Repsol agrees $5bn Argentina compensation
Spanish oil company Repsol has agreed a $5bn (£3bn) settlement with Argentina over the seizure of its assets there.
Argentina nationalised Repsol's stake in the country's biggest oil firm, YPF, in 2012, stripping Repsol of nearly half its annual output.
The Spanish firm had been demanding $10.5bn in compensation.
Although the amount agreed is half that figure, Repsol said it was a positive move as it would end legal uncertainty and give the firm a financial boost.
"I think to finally reach a friendly agreement on this contentious issue that has taken two years is extremely positive," said Antonio Brufau, Repsol's chairman.
"As far as we are concerned, from a financial point of view, we have started a new chapter where we are stronger."
Argentina will pay Repsol using US dollar-denominated government bonds, which the Spanish firm can sell at any time.
Boost for Argentina
The move is also expected to help Argentina attract foreign investment in its shale oil and gas reserves, which are among the world's largest.

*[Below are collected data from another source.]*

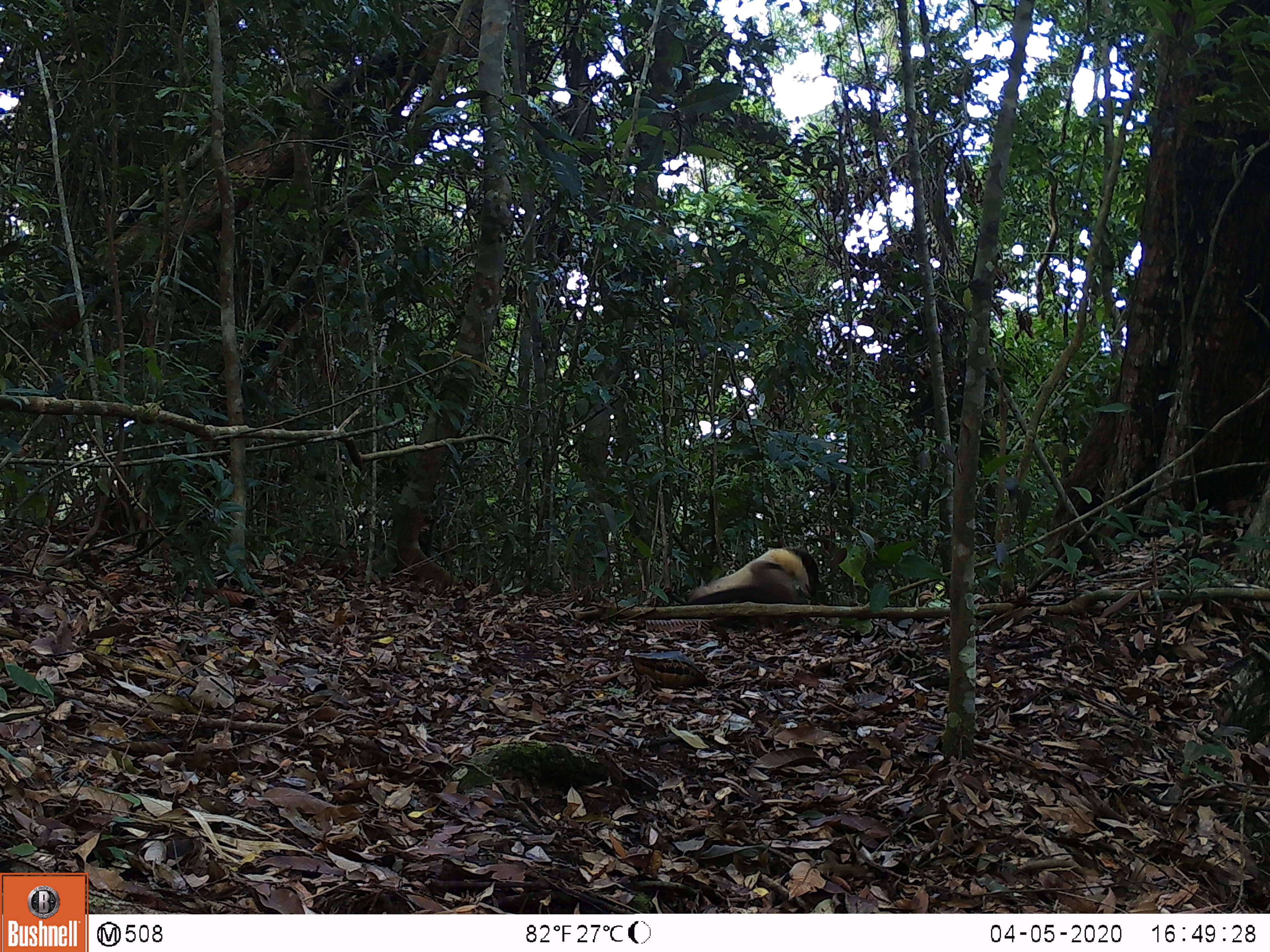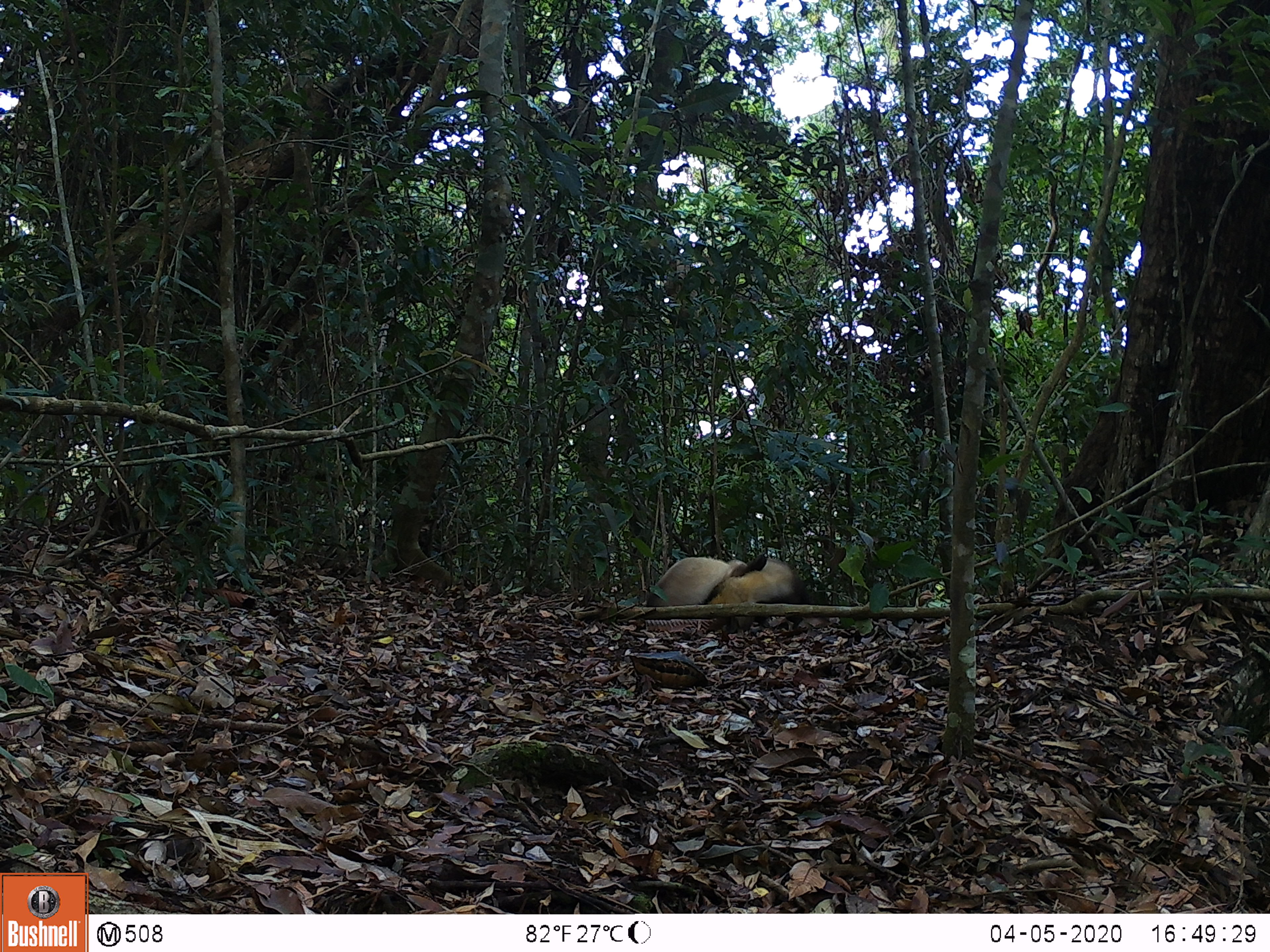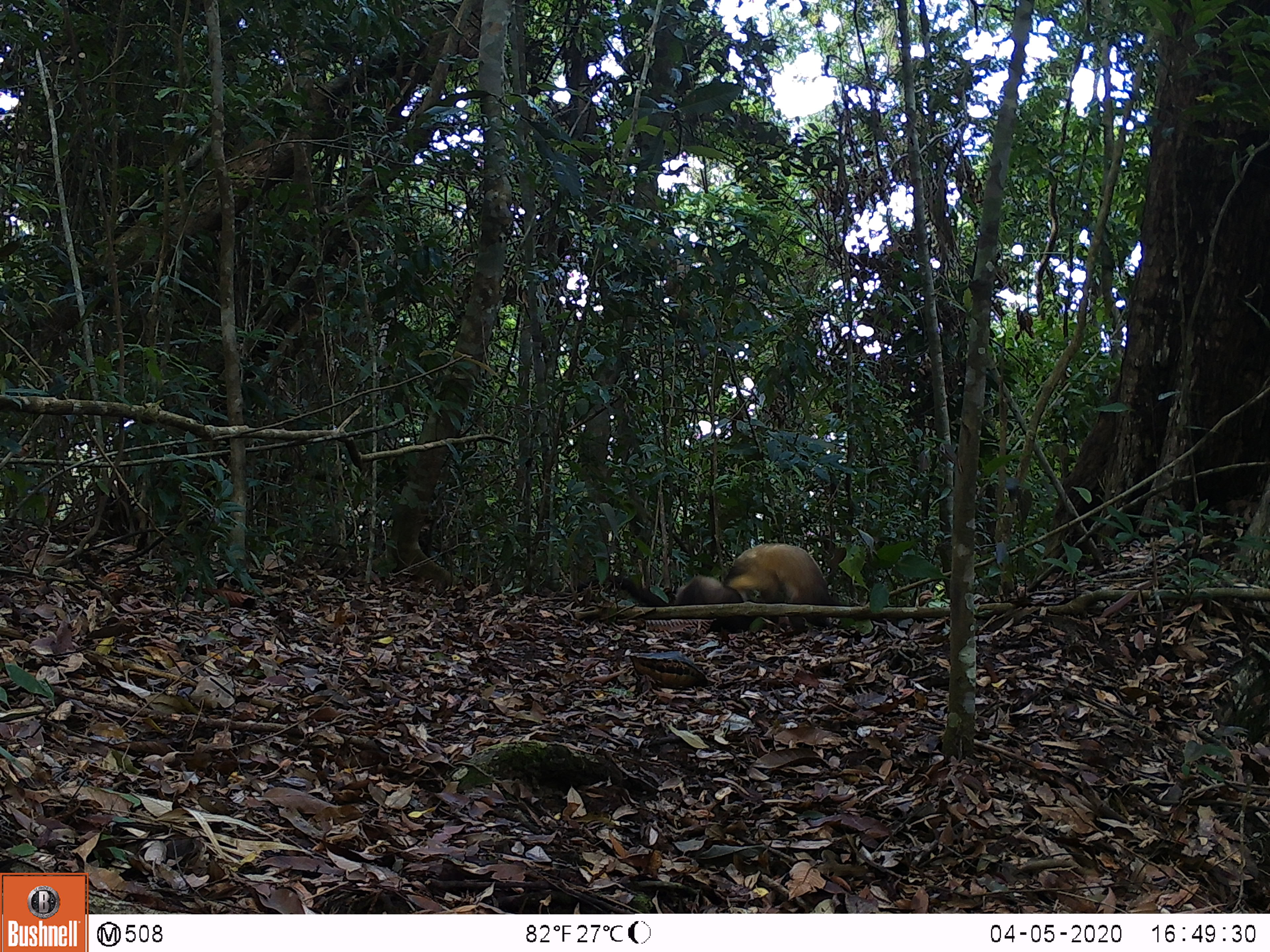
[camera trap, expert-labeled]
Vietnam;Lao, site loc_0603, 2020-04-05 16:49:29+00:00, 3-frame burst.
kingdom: Animalia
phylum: Chordata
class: Mammalia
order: Carnivora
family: Mustelidae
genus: Martes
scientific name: Martes flavigula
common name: yellow-throated marten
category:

YPF produces about a third of Argentina's oil and a quarter of its gas.
The country has been keen to develop the Vaca Muerta shale formation - a key YPF asset - but has so far struggled to attract investors, not least due to the uncertainty over the legal proceedings with Repsol.
As part of the settlement, Repsol has agreed to drop its lawsuits against Argentina.
Miguel Galuccio, president of YPF, said the deal was a positive development for Argentina's economy.
"YPF is a fundamental tool for the country's energy future and I believe the expropriation has given that tool back to Argentines."
The deal still needs to be approved by Repsol's shareholders and by the Argentine parliament.